Bit enumeration algorithms

[adam.ierymenko]

I have an algorithm question for you all:

I am familiar with table-free bit counting algorithms such as the MIT
HAKMEM algorithm and others. However, I have an application where I
need to enumerate the indexes of every bit in an integer (64 bit
integer in this case). For example, if I had the following 8-bit
integer:

01001000

I want an array to contain the numbers [ 3,6 ] along with an integer
'2' telling me that two bits were set.... or I want the same
information in some other form.

So right now what I'm doing is looping, testing, and shifting. It's
not bad, but I'm wondering if there's anything faster.

I tried inline assembly language using the 'bsf' instruction (bit scan
forward), but found that using this instruction seems to be *slower*
(yeah, I was surprised too!) than just the naive loop-test-shift even
though far fewer instructions were executed in the 'bsf'
implementation. I think this instruction uses a lot of clock cycles.
I know it's a rarely used instruction, so it's possible that modern
processors choose to implement it inefficiently to make room for more
efficient implementations of commonly used instructions. (This was an
Athlon-MP machine.)

So right now loop-test-shift with no special inline assembly language
voodoo is the fastest thing I've come up with. I do of course test for
the integer being zero as it loops, so it will abort the loop if no
more bits are left.

By the way, what I end up doing at the end of this is to pick a set bit
at random. If there's any fast shortcut to doing this and skipping the
whole bit enumeration, that would work too. Note that in my
application the bits are usually going to be sparse, so just testing
random bits turns out to be no better than enumerating bits and then
picking one.

So any wizards want to take this one up?

_TASKS FOR THIS EXERCISE_.
• A. In the bit enumeration post, what kind of machine was the 'bsf' instruction tested on?
• B. Locate each line of the listing that contains the word "closer", and copy those lines.

_INPUT_.

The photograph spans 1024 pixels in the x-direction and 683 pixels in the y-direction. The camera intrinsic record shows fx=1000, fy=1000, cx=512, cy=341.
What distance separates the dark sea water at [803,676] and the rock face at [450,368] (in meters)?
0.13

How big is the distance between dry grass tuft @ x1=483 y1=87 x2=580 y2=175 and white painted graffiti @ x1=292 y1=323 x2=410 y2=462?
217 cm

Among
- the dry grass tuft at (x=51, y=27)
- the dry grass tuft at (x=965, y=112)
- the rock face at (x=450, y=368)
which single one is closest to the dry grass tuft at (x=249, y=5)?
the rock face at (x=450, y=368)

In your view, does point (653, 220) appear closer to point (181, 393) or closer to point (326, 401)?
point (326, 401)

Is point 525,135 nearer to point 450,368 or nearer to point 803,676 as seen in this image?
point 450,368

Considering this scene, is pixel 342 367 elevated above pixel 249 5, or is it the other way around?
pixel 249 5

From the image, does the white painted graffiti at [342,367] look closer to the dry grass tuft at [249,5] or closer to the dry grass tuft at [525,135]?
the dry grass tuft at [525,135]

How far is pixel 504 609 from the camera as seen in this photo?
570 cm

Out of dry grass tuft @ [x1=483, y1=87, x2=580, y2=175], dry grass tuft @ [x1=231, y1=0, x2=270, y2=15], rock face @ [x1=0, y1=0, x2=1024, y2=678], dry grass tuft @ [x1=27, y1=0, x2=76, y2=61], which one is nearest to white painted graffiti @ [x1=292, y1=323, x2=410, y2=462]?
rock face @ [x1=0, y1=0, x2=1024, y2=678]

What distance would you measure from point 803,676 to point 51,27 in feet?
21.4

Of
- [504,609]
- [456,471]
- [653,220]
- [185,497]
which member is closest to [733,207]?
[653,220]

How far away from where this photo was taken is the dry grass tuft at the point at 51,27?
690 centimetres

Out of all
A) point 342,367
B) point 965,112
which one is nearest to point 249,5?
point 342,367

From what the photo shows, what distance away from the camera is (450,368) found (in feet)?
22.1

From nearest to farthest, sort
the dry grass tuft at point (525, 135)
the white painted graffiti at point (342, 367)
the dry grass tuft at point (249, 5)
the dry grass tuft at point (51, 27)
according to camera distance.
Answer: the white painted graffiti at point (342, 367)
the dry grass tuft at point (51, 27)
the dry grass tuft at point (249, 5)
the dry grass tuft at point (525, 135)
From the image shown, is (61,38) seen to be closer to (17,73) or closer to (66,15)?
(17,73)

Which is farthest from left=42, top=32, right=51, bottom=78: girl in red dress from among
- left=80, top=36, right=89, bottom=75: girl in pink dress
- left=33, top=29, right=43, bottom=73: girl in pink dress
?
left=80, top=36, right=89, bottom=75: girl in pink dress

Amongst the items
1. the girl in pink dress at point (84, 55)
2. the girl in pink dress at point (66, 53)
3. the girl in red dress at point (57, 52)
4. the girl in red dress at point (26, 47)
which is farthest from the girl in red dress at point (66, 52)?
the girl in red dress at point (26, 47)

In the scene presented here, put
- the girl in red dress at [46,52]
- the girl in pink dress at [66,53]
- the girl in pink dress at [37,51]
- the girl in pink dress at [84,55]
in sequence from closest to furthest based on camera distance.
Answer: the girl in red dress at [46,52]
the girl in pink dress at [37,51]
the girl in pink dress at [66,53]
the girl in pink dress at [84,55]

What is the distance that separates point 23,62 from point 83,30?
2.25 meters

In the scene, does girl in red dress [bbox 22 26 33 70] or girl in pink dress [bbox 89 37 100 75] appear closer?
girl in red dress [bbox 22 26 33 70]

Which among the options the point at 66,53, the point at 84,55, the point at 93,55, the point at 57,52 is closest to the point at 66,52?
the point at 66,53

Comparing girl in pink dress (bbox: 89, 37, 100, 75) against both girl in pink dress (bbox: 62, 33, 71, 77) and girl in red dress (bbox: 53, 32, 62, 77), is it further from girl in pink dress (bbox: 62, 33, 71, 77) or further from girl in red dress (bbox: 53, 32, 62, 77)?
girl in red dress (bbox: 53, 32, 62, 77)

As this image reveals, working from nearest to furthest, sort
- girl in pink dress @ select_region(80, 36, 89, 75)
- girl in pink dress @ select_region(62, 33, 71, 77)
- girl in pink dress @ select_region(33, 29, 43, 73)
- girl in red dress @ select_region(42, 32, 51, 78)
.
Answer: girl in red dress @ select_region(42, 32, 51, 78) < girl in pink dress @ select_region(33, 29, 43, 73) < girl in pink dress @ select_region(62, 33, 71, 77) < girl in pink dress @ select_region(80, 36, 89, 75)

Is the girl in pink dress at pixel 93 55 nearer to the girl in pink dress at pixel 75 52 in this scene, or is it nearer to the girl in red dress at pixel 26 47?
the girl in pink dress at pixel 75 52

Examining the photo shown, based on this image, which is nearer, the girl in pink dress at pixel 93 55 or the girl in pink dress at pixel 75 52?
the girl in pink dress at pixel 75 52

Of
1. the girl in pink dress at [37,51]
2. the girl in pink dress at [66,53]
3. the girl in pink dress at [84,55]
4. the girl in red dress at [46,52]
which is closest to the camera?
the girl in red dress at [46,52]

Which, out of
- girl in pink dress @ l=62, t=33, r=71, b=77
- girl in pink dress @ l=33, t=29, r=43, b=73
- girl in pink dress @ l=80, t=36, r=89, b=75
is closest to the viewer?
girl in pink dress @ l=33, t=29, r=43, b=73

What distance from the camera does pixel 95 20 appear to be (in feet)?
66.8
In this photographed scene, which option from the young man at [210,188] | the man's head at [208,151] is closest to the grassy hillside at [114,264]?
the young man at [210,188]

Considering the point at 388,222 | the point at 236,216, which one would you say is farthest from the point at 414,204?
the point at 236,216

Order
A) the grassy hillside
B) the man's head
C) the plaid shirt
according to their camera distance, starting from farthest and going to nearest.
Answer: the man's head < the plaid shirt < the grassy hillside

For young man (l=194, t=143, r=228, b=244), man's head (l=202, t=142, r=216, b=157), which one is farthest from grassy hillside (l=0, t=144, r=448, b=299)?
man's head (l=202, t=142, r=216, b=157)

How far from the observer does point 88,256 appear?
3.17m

_FULL ANSWERS_.
• A. An Athlon-MP machine.

• B.
In your view, does point (653, 220) appear closer to point (181, 393) or closer to point (326, 401)?
From the image, does the white painted graffiti at [342,367] look closer to the dry grass tuft at [249,5] or closer to the dry grass tuft at [525,135]?
From the image shown, is (61,38) seen to be closer to (17,73) or closer to (66,15)?
In the scene, does girl in red dress [bbox 22 26 33 70] or girl in pink dress [bbox 89 37 100 75] appear closer?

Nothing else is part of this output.